▶ _REQUIRED WORK_:
• 1. Using the passage about running and rage, answer these:
(a) How old was the narrator when the brother came at night to punch them?
(b) When were the "fighting lessons" held?
(c) Where does the narrator collapse after reaching the park?
• 2. From the passage about running and rage, output the part that begins at the words "I remember being 6" and stops after "his heart’s delight.".

▶ _SOURCE TEXT_:
────────────────

Run. Run. At the next stop sign, I’ll stop.
I can’t outrun the rage.
I keep going. My chest feels hollow.
I watched you; I felt for you. I gave you adoration, acceptance. The fear you so wanted. The pedestal on which you perched. You damned me with your self-loathing. Castrated my childhood dreams, thoughts, and emotions. You normalized the sick dysfunction, created great seeping internal wounds, to match your own.
Feeling like my chest will explode, as my broken heart continues to thump with the force of a thousand watts.
I remember being 6 years old, my brother waking me up in the middle of the night, to punch my insides in whatever sick way he could think of. After a particularly bad set of bruises, you told me, ‘well it’s time you learned how to defend yourself. I can’t watch him all the time.’
So on Sunday afternoons, we had, ‘fighting lessons.’ You and Dad sat in chairs on the patio, and told me to defend myself against him. I remember being face down in the dirt, tasting it with the saltiness of my tears. Hyperventilating while he sat on me, pounding to his heart’s delight.
You fostered hatred of me, in him. He grew up narcissistic, violent, and angry; at your edict.
I grew up invisible.
I’m at the park finally. I collapse on the nearest bench, gulping air as I stare up at the sky, sweat pouring out of every pore.
I don’t want to be angry. My stupid therapist understands nothing. She says it’s necessary to grieve through the pain. But holy hell; this isn’t who I am. The intensity of the feelings. The overwhelming tide of emotions. The confusion of rage’s fist squeezing my heart. I’m the nice one. Doesn’t she see that? And this stuff is all ancient history. What does it have to do with now?
I can hear her voice in my head, ‘If you walk through the feelings, you will start to let go of the pain. Stop fighting the feelings.’
She thinks I’m still fighting.

────────────────

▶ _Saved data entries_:
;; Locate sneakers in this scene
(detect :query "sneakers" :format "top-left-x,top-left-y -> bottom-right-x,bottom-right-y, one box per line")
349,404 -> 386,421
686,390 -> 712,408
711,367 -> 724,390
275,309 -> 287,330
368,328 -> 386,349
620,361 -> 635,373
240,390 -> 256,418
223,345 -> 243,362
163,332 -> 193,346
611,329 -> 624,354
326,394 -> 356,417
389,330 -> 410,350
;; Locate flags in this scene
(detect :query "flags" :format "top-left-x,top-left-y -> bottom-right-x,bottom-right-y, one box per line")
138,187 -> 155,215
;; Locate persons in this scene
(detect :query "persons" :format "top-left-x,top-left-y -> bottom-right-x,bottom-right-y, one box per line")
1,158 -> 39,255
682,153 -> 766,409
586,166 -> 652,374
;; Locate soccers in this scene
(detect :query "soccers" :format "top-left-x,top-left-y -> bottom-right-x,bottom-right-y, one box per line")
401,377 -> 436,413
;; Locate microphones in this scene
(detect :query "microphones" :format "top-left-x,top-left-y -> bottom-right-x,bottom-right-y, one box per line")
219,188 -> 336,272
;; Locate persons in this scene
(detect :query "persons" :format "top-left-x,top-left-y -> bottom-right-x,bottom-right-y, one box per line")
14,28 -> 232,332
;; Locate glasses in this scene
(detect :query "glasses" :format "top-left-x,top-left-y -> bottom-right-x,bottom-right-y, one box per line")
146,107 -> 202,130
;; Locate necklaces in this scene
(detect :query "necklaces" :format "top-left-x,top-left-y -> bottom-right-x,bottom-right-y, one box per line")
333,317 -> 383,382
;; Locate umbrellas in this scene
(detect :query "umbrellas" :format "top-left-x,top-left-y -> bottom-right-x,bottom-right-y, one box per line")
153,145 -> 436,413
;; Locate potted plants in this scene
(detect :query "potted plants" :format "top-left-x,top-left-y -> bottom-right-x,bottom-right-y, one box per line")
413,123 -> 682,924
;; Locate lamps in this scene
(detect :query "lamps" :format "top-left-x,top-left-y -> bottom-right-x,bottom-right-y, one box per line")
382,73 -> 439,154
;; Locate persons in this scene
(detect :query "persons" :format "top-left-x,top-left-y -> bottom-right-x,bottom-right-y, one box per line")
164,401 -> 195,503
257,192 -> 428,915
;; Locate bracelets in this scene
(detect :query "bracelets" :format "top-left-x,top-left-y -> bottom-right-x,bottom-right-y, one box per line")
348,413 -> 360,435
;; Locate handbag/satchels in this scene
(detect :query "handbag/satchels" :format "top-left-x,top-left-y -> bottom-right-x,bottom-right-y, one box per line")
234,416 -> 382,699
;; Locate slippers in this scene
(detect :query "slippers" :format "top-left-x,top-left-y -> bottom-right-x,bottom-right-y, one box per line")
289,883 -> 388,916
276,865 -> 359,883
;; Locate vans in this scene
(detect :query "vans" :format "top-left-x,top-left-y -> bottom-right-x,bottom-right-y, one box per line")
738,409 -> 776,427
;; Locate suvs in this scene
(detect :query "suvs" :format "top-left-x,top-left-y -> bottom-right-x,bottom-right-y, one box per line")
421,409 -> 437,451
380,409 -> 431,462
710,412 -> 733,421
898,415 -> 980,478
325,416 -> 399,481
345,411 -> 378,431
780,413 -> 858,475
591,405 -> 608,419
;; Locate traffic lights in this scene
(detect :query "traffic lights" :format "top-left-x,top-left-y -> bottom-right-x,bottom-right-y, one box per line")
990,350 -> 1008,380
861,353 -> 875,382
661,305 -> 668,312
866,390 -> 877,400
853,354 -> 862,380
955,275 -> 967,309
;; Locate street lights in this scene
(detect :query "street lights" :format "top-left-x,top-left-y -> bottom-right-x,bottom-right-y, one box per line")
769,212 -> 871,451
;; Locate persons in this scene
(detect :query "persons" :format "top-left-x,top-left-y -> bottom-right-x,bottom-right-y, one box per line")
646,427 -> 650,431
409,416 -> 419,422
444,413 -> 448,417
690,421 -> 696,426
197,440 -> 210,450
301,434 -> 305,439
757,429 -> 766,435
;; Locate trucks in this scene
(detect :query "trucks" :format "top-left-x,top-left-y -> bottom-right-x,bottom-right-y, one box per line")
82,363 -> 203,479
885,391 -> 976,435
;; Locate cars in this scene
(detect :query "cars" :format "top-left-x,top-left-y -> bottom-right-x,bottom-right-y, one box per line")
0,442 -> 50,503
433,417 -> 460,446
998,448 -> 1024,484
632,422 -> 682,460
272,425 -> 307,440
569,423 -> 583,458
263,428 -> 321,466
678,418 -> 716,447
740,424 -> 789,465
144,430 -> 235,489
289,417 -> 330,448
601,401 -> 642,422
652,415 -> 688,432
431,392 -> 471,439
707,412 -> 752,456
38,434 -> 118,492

────────────────

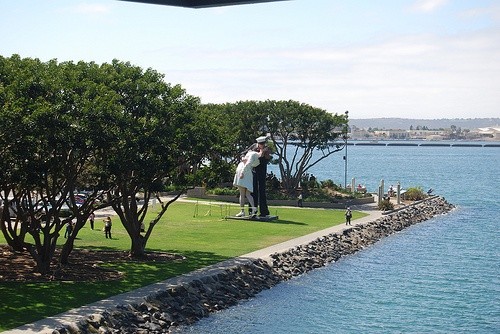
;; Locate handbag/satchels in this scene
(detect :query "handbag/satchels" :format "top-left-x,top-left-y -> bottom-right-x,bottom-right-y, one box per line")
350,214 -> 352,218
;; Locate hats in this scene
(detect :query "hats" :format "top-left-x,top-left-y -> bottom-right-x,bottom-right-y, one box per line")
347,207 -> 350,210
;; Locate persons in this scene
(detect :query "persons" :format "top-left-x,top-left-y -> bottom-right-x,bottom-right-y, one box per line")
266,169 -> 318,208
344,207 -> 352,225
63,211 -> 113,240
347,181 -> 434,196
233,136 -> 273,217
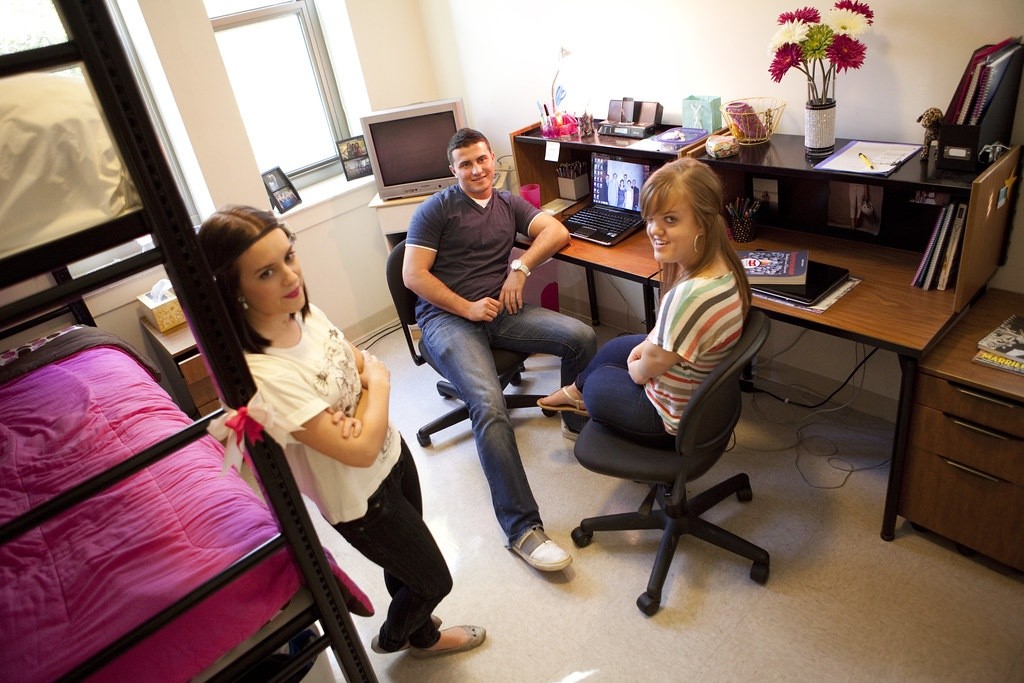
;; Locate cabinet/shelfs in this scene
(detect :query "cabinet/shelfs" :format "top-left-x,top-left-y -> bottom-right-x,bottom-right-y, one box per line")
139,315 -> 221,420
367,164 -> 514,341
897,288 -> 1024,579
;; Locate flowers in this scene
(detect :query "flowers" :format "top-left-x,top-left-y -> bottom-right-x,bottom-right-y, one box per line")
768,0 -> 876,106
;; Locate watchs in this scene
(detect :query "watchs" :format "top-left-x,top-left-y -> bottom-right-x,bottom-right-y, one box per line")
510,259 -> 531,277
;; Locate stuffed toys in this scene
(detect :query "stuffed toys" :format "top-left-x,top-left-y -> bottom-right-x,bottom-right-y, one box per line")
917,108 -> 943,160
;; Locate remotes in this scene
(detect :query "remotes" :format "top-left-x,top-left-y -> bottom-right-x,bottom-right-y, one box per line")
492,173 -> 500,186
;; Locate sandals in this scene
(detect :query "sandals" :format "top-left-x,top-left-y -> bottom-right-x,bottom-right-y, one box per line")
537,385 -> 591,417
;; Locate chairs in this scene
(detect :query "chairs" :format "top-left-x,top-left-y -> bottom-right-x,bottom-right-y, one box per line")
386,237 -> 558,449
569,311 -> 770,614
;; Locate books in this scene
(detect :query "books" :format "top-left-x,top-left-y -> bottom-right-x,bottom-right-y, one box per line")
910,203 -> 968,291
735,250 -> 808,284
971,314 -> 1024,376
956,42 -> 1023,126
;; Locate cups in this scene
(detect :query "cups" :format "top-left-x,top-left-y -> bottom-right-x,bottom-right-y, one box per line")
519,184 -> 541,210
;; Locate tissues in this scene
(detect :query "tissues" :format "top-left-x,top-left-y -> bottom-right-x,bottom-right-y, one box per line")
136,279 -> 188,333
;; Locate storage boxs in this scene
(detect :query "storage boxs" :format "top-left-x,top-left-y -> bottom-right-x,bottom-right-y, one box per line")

────────────────

▶ _NUMBERED RESPONSES_:
• 1.
(a) 6 years old
(b) On Sunday afternoons
(c) On the nearest bench

• 2.
I remember being 6 years old, my brother waking me up in the middle of the night, to punch my insides in whatever sick way he could think of. After a particularly bad set of bruises, you told me, ‘well it’s time you learned how to defend yourself. I can’t watch him all the time.’
So on Sunday afternoons, we had, ‘fighting lessons.’ You and Dad sat in chairs on the patio, and told me to defend myself against him. I remember being face down in the dirt, tasting it with the saltiness of my tears. Hyperventilating while he sat on me, pounding to his heart’s delight.